Soniox
Docs
Shared concepts

Speaker diarization

Learn how to separate speakers in both real-time and asynchronous processing.

Overview

Soniox Speech-to-Text AI supports speaker diarization — the ability to automatically detect and separate speakers in an audio stream. This allows you to generate speaker-labeled transcripts for conversations, meetings, interviews, podcasts, and other multi-speaker scenarios — without any manual labeling or extra metadata.


What is speaker diarization?

Speaker diarization answers the question: Who spoke when?

When enabled, Soniox automatically detects speaker changes and assigns each spoken segment to a speaker label (e.g., Speaker 1, Speaker 2). This lets you structure transcripts into clear, speaker-attributed sections.

Example

Input audio:

How are you? I am fantastic. What about you? Feeling great today. Hey everyone!

Output with diarization enabled:

Speaker 1: How are you?
Speaker 2: I am fantastic. What about you?
Speaker 1: Feeling great today.
Speaker 3: Hey everyone!

How to enable speaker diarization

Enable diarization by setting this parameter in your API request:

{
  "enable_speaker_diarization": true
}

Output format

When speaker diarization is enabled, each token includes a speaker field:

{"text": "How",    "speaker": "1"}
{"text": " are",   "speaker": "1"}
{"text": " you",   "speaker": "1"}
{"text": "?",      "speaker": "1"}
{"text": "I",      "speaker": "2"}
{"text": " am",    "speaker": "2"}
{"text": " fan",   "speaker": "2"}
{"text": "tastic", "speaker": "2"}
{"text": ".",      "speaker": "2"}

You can group tokens by speaker in your application to create readable segments, or display speaker labels directly in your UI.


Real-time considerations

Real-time speaker diarization is more challenging due to low-latency constraints. You may observe:

  • Higher speaker attribution errors compared to async mode.
  • Temporary speaker switches that stabilize as more context is available.

Even with these limitations, real-time diarization is valuable for live meetings, conferences, customer support calls, and conversational AI interfaces.

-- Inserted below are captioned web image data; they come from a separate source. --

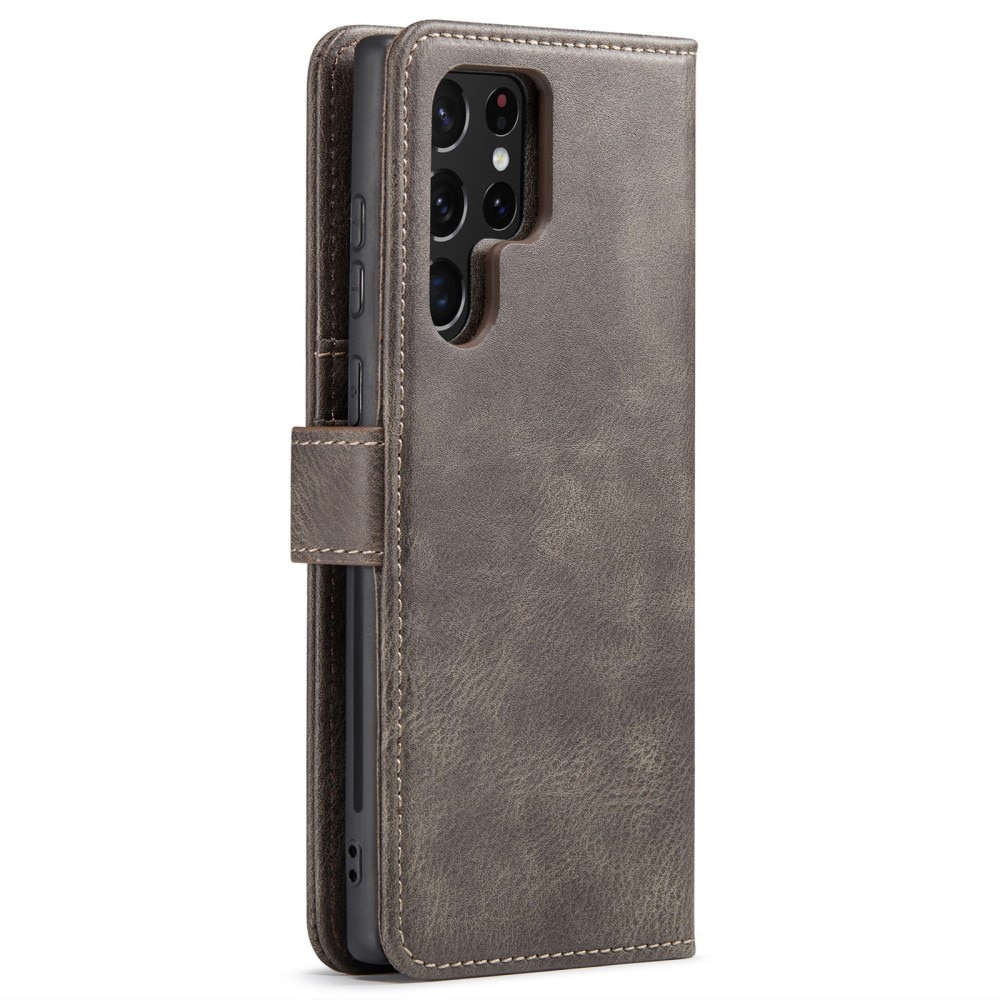 Samsung Galaxy S24 Ultra Plånboksfodral med avtagbart skal, brun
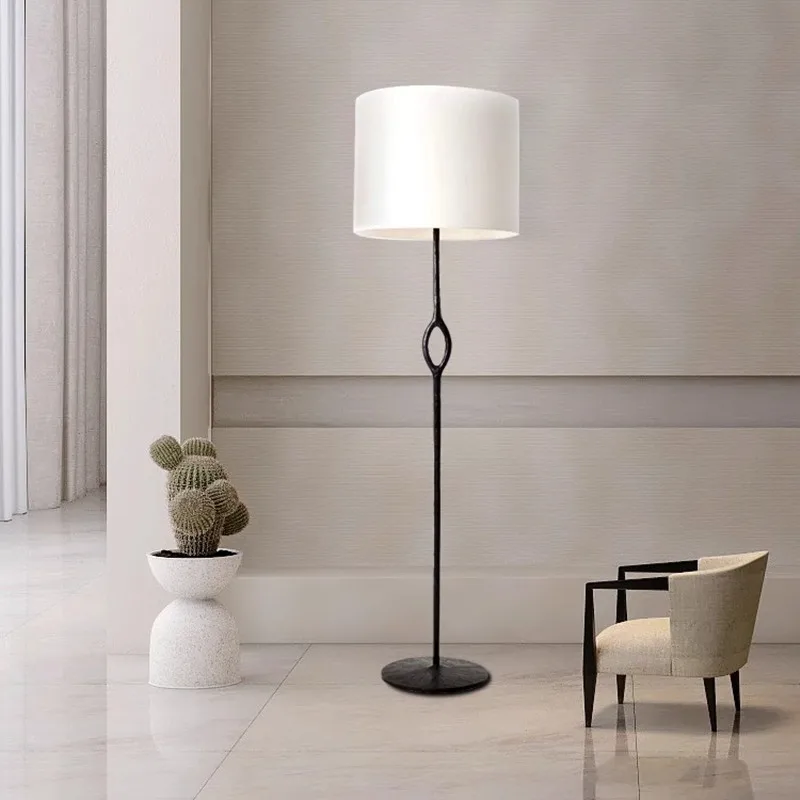 

Nordic Retro Floor Lamp Chinese Style Retro Living Room Sofa Side Floor Lamp Designer Sample Room Decoration Floor Lamp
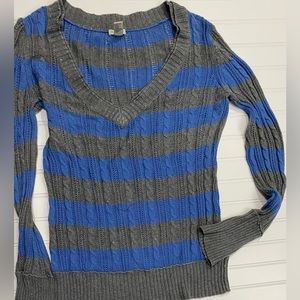 Gently Worn XL Striped Knit Sweater Maurice’s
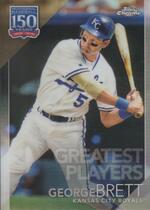 2019 Topps Chrome Update 150 Years of Professional Baseball #150C-25 George Brett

Number of supported speakers

  • Up to 15 different speakers are supported per transcription session.
  • Accuracy may decrease when many speakers have similar voice characteristics.

Best practice

For the most accurate and reliable speaker separation, use asynchronous transcription — it provides significantly higher diarization accuracy because the model has access to the full audio context. Real-time diarization is best when you need immediate speaker attribution, but expect lower accuracy due to low-latency constraints.


Supported languages

Speaker diarization is available for all supported languages.